[Opening Supplied records section]

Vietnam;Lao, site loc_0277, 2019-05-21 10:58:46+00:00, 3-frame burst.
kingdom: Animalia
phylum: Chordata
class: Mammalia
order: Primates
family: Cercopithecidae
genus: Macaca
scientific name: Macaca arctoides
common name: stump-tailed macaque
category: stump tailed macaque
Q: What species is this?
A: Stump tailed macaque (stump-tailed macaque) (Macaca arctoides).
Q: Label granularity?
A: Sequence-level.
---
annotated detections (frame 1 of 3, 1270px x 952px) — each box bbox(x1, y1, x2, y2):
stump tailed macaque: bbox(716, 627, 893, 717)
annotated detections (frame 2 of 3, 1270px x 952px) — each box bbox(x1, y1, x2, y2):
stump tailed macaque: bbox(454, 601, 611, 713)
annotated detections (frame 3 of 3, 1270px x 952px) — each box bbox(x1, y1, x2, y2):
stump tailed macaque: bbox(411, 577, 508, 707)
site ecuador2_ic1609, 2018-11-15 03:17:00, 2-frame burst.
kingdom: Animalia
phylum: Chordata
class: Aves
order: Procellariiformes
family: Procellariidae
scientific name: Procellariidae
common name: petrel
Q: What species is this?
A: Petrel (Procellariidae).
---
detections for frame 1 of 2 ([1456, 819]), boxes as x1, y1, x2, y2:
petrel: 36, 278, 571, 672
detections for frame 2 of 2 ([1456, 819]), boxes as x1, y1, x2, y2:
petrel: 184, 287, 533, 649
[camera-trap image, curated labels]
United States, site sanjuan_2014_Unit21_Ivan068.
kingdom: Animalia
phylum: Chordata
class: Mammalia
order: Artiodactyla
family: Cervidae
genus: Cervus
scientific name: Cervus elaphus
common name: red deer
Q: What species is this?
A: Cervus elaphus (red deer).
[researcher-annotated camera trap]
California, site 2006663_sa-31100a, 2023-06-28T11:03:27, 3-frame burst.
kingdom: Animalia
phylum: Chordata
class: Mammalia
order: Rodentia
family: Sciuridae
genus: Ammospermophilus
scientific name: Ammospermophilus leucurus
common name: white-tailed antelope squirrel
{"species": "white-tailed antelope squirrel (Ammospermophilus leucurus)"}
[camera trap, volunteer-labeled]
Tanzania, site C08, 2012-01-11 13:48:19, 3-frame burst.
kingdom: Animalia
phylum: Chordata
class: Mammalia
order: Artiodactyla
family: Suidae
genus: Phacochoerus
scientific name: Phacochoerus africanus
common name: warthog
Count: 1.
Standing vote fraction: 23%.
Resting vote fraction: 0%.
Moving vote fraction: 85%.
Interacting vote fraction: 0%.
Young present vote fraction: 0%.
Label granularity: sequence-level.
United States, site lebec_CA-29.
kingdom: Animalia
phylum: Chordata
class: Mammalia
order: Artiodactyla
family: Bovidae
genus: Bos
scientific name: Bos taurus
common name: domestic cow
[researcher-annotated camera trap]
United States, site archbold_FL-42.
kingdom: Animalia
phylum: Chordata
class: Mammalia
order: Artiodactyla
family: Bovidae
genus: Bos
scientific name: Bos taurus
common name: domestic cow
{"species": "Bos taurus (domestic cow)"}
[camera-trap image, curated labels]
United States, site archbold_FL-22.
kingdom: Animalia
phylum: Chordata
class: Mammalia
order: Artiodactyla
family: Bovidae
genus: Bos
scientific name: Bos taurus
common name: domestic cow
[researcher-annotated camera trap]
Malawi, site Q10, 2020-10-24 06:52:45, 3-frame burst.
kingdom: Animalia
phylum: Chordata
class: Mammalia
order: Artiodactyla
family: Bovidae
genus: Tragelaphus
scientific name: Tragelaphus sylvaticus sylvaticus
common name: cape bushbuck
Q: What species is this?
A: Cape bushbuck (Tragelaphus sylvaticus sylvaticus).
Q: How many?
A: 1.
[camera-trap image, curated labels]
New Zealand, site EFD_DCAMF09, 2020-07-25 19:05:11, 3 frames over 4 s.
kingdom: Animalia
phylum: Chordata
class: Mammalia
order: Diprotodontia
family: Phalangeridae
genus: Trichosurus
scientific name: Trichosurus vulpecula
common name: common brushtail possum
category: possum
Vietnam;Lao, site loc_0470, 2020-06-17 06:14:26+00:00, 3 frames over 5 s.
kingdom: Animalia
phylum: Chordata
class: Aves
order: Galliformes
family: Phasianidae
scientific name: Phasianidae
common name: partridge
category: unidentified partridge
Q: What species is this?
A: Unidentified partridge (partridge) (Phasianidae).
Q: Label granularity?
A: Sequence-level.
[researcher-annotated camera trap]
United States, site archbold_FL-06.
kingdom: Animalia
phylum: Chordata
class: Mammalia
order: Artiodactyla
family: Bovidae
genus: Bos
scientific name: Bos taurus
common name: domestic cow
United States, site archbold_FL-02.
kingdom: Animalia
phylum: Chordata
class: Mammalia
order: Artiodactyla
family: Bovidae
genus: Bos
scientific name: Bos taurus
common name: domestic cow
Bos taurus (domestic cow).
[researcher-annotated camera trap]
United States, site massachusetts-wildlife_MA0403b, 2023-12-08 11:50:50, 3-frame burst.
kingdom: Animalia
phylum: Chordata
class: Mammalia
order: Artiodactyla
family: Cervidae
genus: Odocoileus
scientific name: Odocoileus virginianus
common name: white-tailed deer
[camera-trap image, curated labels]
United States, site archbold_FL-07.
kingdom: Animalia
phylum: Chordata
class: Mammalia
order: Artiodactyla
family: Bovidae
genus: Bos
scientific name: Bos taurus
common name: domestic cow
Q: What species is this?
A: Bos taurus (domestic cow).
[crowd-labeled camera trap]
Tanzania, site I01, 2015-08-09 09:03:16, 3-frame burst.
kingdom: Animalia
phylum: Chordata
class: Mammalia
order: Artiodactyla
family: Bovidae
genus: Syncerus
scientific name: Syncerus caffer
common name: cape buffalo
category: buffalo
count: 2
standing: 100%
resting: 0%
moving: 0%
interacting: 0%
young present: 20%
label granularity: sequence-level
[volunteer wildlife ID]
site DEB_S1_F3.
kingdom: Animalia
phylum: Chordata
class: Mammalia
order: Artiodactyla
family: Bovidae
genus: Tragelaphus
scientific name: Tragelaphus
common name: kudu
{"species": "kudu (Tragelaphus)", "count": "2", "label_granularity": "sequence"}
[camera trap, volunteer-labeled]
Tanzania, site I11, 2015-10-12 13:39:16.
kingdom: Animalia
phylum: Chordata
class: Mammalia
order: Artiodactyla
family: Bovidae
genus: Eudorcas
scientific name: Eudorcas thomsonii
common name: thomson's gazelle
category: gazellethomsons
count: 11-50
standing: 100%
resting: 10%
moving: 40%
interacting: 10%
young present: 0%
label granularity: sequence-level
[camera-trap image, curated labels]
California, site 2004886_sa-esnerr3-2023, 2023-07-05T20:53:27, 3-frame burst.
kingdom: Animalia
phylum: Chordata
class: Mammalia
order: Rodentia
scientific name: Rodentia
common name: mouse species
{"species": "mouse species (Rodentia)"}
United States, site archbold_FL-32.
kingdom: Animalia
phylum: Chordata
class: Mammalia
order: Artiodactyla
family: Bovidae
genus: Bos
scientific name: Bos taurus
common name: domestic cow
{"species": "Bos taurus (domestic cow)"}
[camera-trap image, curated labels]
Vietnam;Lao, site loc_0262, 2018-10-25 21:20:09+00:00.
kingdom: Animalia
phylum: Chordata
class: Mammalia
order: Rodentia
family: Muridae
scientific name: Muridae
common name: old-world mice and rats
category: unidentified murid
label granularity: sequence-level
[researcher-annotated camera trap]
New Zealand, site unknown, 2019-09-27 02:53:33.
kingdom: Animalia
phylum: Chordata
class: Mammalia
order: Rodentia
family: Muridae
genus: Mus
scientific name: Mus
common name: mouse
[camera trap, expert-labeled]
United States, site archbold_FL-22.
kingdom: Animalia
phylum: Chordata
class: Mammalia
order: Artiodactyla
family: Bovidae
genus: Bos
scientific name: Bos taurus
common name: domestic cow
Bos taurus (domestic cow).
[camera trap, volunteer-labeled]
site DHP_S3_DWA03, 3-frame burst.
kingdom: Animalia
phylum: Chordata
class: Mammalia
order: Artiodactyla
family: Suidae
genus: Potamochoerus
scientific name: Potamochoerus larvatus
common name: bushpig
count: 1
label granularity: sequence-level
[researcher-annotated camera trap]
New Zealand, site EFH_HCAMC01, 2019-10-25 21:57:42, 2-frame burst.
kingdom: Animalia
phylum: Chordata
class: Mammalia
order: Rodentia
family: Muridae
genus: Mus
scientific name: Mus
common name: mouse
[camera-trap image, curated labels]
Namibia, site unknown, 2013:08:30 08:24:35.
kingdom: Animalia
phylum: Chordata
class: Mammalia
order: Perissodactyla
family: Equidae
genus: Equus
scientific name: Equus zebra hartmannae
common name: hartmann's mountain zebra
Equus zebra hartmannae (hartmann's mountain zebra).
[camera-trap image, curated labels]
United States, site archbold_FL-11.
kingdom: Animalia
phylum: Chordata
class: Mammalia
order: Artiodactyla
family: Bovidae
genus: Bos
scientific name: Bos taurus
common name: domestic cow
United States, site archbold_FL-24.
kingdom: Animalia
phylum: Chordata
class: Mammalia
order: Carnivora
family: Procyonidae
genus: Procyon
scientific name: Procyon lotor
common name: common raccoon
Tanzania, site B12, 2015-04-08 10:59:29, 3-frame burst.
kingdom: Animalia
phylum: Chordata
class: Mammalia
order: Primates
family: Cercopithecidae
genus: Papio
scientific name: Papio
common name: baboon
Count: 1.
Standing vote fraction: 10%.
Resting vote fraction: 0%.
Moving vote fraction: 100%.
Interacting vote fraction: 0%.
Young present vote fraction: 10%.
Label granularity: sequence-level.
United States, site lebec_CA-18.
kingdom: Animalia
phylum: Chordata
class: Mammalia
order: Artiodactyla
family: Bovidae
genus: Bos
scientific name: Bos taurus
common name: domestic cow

[Closing Supplied records section]

• To do: Please give back the records exactly as written, beginning at the first line and including the line that holds "genus: Phacochoerus" as the last.

• Task result:
Vietnam;Lao, site loc_0277, 2019-05-21 10:58:46+00:00, 3-frame burst.
kingdom: Animalia
phylum: Chordata
class: Mammalia
order: Primates
family: Cercopithecidae
genus: Macaca
scientific name: Macaca arctoides
common name: stump-tailed macaque
category: stump tailed macaque
Q: What species is this?
A: Stump tailed macaque (stump-tailed macaque) (Macaca arctoides).
Q: Label granularity?
A: Sequence-level.
---
annotated detections (frame 1 of 3, 1270px x 952px) — each box bbox(x1, y1, x2, y2):
stump tailed macaque: bbox(716, 627, 893, 717)
annotated detections (frame 2 of 3, 1270px x 952px) — each box bbox(x1, y1, x2, y2):
stump tailed macaque: bbox(454, 601, 611, 713)
annotated detections (frame 3 of 3, 1270px x 952px) — each box bbox(x1, y1, x2, y2):
stump tailed macaque: bbox(411, 577, 508, 707)
site ecuador2_ic1609, 2018-11-15 03:17:00, 2-frame burst.
kingdom: Animalia
phylum: Chordata
class: Aves
order: Procellariiformes
family: Procellariidae
scientific name: Procellariidae
common name: petrel
Q: What species is this?
A: Petrel (Procellariidae).
---
detections for frame 1 of 2 ([1456, 819]), boxes as x1, y1, x2, y2:
petrel: 36, 278, 571, 672
detections for frame 2 of 2 ([1456, 819]), boxes as x1, y1, x2, y2:
petrel: 184, 287, 533, 649
[camera-trap image, curated labels]
United States, site sanjuan_2014_Unit21_Ivan068.
kingdom: Animalia
phylum: Chordata
class: Mammalia
order: Artiodactyla
family: Cervidae
genus: Cervus
scientific name: Cervus elaphus
common name: red deer
Q: What species is this?
A: Cervus elaphus (red deer).
[researcher-annotated camera trap]
California, site 2006663_sa-31100a, 2023-06-28T11:03:27, 3-frame burst.
kingdom: Animalia
phylum: Chordata
class: Mammalia
order: Rodentia
family: Sciuridae
genus: Ammospermophilus
scientific name: Ammospermophilus leucurus
common name: white-tailed antelope squirrel
{"species": "white-tailed antelope squirrel (Ammospermophilus leucurus)"}
[camera trap, volunteer-labeled]
Tanzania, site C08, 2012-01-11 13:48:19, 3-frame burst.
kingdom: Animalia
phylum: Chordata
class: Mammalia
order: Artiodactyla
family: Suidae
genus: Phacochoerus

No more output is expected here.